加密学之壹 - Cryptographic Primitives

Posted on 2023-06-02 繁/简： set

这一学期糊里糊涂选到了 CS 的高阶课 COMP3357，虽然死了很多脑细胞，但是学到了很多。加密学很有意思，Ravi 讲的很好，TA Zhang Chengru 也很认真负责，上起来很有实感。

之前的笔记 (这里) 太全面肯定不会再仔细看了，于是想趁暑假做一个 digest，让未来的自己也能回忆起一些有趣的，令人大呼巧妙 (Eureka!) 的内容。

我打算将 digest 分为 3 parts，p1 (本文) 将主要介绍加密学概念中的有趣内容；p2 则侧重于数学 (数论，群论) 等知识在加密学中的应用；而 p3 则是对 p2 的延申，将会介绍加密学中的困难问题 (hard problems) 与单向函数 (one-way function)，其与 p2 中的相关知识存在密切的联系。

This article is a self-administered course note.

It will NOT cover any exam or assignment related content.

Cryptographic Primitives

Cryptographic primitives are well-established, low-level cryptographic algorithms that are frequently used to build cryptographic protocols for computer security systems.

In this course, 7 kinds of cryptographic primitives are covered:

Encryption scheme
Message authentication code (MAC)
Hash function
Key-exchange protocol
Identification scheme
Digital signature
One-way function

In different application scenarios, we need different kinds of security:

Confidentiality: only trusted party could understand the secret message. Secure encryption scheme provides confidentiality.
Integrity: ensures the information has NOT been tampered in transmission. MAC and digital signature provide integrity.
Non-repudiation: sender can NOT later deny that the message was sent. Digital signature provides non-repudiation.
Authenticity, Public verifiability, transferability...

Also, for a cryptographic primitive, the definition of security varies in face of different threat model.

Threat model consists of the adversary and his targets of attack.

In stronger notions of security, adversary tends to have more power, therefore cryptographic primitives with stronger definitions are more secure than weak ones.

In general, the security of a cryptographic primitive is defined by an experiment (or game). The idea of reduction (归约) is critical in designing such experiments.

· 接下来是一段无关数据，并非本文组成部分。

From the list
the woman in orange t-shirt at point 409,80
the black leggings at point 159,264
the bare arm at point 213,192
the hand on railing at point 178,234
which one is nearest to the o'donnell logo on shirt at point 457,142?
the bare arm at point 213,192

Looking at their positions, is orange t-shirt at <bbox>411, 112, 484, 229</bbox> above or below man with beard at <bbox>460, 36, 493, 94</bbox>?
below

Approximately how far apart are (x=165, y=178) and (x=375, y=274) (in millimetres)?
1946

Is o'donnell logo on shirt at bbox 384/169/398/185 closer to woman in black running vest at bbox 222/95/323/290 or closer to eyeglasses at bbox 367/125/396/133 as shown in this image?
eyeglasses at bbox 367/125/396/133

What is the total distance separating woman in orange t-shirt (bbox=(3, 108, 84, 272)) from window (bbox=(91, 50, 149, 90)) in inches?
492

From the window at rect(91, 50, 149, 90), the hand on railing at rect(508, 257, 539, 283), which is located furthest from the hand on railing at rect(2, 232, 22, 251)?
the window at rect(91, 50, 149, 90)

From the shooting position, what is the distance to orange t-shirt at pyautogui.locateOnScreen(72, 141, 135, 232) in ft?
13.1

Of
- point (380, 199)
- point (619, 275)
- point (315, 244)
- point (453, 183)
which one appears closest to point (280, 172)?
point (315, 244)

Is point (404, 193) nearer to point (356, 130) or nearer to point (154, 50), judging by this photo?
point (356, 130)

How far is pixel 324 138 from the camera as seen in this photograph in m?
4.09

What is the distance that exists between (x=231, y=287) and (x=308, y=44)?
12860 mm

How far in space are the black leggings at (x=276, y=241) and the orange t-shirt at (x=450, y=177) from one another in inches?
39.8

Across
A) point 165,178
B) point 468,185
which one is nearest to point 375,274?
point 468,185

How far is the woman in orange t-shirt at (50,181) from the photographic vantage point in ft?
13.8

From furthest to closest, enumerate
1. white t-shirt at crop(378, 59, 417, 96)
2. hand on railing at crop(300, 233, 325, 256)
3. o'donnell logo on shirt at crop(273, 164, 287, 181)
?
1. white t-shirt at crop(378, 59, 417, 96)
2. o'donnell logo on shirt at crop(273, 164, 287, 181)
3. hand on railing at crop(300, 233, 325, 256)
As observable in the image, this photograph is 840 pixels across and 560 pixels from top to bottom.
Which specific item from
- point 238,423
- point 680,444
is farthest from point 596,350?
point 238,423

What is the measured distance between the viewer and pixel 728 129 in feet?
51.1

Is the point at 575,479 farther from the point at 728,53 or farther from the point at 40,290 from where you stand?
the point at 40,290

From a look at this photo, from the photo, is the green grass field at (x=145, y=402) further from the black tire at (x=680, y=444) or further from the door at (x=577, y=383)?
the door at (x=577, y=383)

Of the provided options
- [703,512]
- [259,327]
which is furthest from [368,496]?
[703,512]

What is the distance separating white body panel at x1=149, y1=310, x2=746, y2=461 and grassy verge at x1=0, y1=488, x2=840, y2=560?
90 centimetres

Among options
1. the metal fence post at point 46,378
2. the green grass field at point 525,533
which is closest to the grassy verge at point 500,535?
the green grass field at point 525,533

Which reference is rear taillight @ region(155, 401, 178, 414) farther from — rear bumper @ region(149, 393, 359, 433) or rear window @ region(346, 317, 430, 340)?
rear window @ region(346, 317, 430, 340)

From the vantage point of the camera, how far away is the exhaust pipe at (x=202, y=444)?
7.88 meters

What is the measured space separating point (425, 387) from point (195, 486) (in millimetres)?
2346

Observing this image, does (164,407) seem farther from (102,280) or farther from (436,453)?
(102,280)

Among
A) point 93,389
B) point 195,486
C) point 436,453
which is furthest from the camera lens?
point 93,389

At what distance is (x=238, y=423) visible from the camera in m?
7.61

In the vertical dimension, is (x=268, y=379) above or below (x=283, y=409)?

Encryption scheme: Passive eavesdropping (EAV) security, Chosen-plaintext-attack (CPA) security, Chosen-ciphertext-attack (CCA) security, Perfect secrecy
Message authentication code (MAC): Extentially unforgeable under a chosen-message attack
Hash function: Preimage resistance, Second-preimage resistance, Collision resistance
Key-exchange protocol: EAV security
Identification scheme: EAV security
Digital signature: Extentially unforgeable under a chosen-message attack
One-way function: Non-invertibility

Kerckhoff's Principle

Kerckhoff's principle is the concept that a Cryptographic system should be designed to be secure, even if all its details, except for the key, are publicly known.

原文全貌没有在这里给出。